Use `plt.plot`, `np.sin` and `np.sum`

* Calculate the discounted value of $200 annually, for 50 years, starting right now. Assume an interest rate of 5%. 

$$\sum_{i=0,1,2\dots49}\frac{200}{(1.05)^i}$$

* Create a matrix with all numbers up to 24, in a three-by-eight shape.
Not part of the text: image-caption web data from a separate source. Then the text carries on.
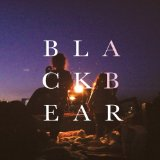 Black Bear Lyrics Andrew Belle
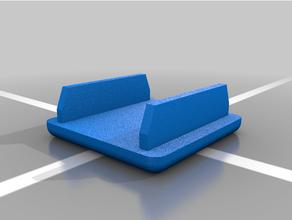 unistrut cap furniture strut strut cap unistrut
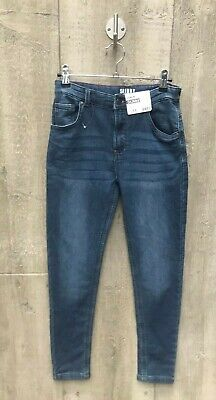 George Boys Jeans Size Age 11-12 Years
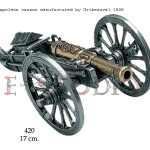 Napoleon cannon, manufactured by Gribeauval, 1806 copy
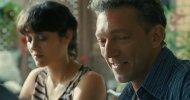 È Solo la Fine del Mondo: ecco il trailer italiano del nuovo film di Xavier Dolan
Calculate the mean over the columns and the mean over the rows. _Hint:_ You can divide by `np.sum(m, axis=1)` or use `np.mean()`.
* Plot $y = sin(x)$ and $y = sin(2x + 2)$.
* Plot $x^2$, $x^3$, $x^4$, $x^5$ and $x^6$ in the same figure. 

In [None]:
## Plot y=sin(x)y=sin(x)  and  y=sin(2x+2)

In [None]:
## Plot x^2, ^3, x^4, x^5 and x^6 in the same figure

In [None]:
## calculate the discounted value 

In [None]:
## Create a matrix with all numbers up to 24, in a three-by-eight shape. 
## Calculate the mean over the columns and the mean over the rows. 

### `np.random`

In [None]:
np.random.normal(0, 1)


In [None]:
np.random.normal(0, 1, 20)

In [None]:
x = np.random.normal(0, 1, 200)
y = 4 * x  + np.random.normal(0, 1, 200)

c = x + np.random.normal(0, 1, 200)

plt.scatter(x, y, c=c, cmap=plt.cm.Accent_r)

In [None]:
import statsmodels.api as sm

model = sm.OLS(y, x)
results = model.fit()
results.summary()

In [None]:
import pymc3 as pm

with pm.Model():
    
    sigma = pm.HalfNormal('sigma', 10)
    alpha = pm.Normal('alpha', 0, 10)
    obs = pm.Normal('obs', mu=alpha*x, sd=sigma, observed=y)

    trace = pm.sample(1000)
    
pm.traceplot(trace[500:]);

In [None]:
## title, grid and size

x = np.arange(-1, 1, .01)
y = x ** 2

plt.figure(figsize=(4, 2))
plt.plot(x, y)
plt.grid(True)
plt.title("x squared")

In [None]:
## creating labels and placing a legend

x = np.arange(-1, 1, .01)

for exp in range(2, 7):   
    plt.plot(x, x ** exp, label = "$x^{}$".format(exp))

plt.grid()
plt.legend(loc='lower right')
plt.savefig("./test-plot.png")

In [None]:
## histogram and axvline (there is also axhline)

n = 500
samples = np.random.exponential(5, n)

plt.figure(figsize=(8, 3))
plt.hist(samples, bins=np.arange(0, 40, 1), color='lightgreen');
plt.axvline(samples.mean(), ls='--', c='r')
plt.title("{n} samples from the exponential distribution".format(n=n))
plt.xlabel("x")
plt.ylabel("y")
plt.xticks(rotation=60)
plt.grid()

In [None]:
## multiple plots in one figure using subplots

x = np.arange(-2, 2, .1)

fig, rows = plt.subplots(2, 2, figsize=(8, 4), sharex=True, sharey=True)

for r_index, row in enumerate(rows):
    for c_index, ax in enumerate(row):
        
        power = ((r_index * 2) + (c_index + 1))
        
        ax.plot(x, x ** power)
        ax.grid(True)
        ax.set_title('Y=X^{}'.format(power))

plt.tight_layout()

## Exercises

Use `plt.scatter`

* Create a scatterplot of two negatively correlated values
* Color them according to the horizontal axis value, use `cm.Blues` as the colormap

Use `plt.hist`

* Plot a density for the normal distribution, give it an appropriate name and save the file to your desktop 
* Same for a distribution that is the sum of two normal distributions with means 2 and 5, and standard deviations of 1 and 4

Use `plt.subplots`

* Create 4 subplots with histograms of 200 samples of the normal distribution with mean 0 and standard deviation equal to 1, 2, 3 and 4.